A runaway American dream
Sunday May 14, 2006
Bruce Springsteen and the Seeger Sessions Band Hammersmith Apollo, London W6 & LSO St Luke's, London EC1
I have over the past 18 years seen more than my share of Bruce Springsteen concerts. I have seen him together with the E Street Band and alone with an acoustic guitar; singing to 60,000 in New Jersey and playing to a hushed Albert Hall. Witness enough concerts and the rituals become familiar; little feels genuinely surprising; it can seem as though you have seen it all. In all my years of attending concerts nothing had however prepared me for the two extraordinary shows Bruce Springsteen performed in London last week. The first was a return to the venue where he made his British debut 31 years ago; the second was an intimate performance in a converted 18th-century church to an audience of invited guests, which must be an early frontrunner for the concert of the year.

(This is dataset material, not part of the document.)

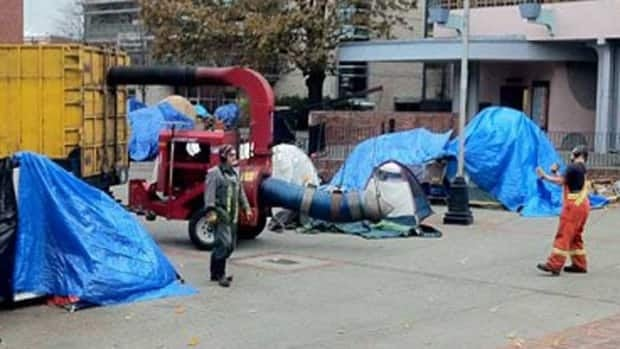 Victoria city workers brought a chipper and garbage truck to the Occupy Victoria camp at Centennial Square to help the protesters clean up the camp on Nov. 16. Protesters have been told to leave the area by 7 a.m. PT Saturday.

When he first emerged, Jon Landau, then a rock critic and later Springsteen's longtime manager, famously declared he had seen 'rock n'roll's future and its name is Bruce Springsteen'. It was an exuberant if inaccurate claim; Springsteen was even then more a musical plunderer than a revolutionary, and from Elvis and Dylan to Hank Williams and Johnny Cash he has been generous and explicit about the debt his music owes to others. The songs chosen for the new album might be ancient, but their themes remain pointedly timely. If the project sounded a tough sell on paper, on stage Springsteen and the Seeger Sessions band were an inspiring triumph.
From the opening fiddle introduction to 'O Mary Don't You Weep', Springsteen treated the songs not as museum relics but as though they were entirely vital and vibrant. The audience might have come out of curiosity, but within the first few seconds of the opening number everyone was clapping and singing along. Springsteen smiling broadly, his leg occasionally cocked and his guitar held high as if holding a machine gun. On stage, he has rarely looked as if he's having so much fun. Without his trusted E Street Band or his trademark Telecaster guitar, this was an evening liberated from the regular rituals; no one was expecting to hear 'Born to Run' or 'Born in the USA', and when Springsteen did drop in one of his own songs - 'Johnny 99', 'Cadillac Ranch', 'You Can Look (But You Better Not Touch)' and 'Open all Night' - they were so radically reinterpreted as to be virtually unrecognisable.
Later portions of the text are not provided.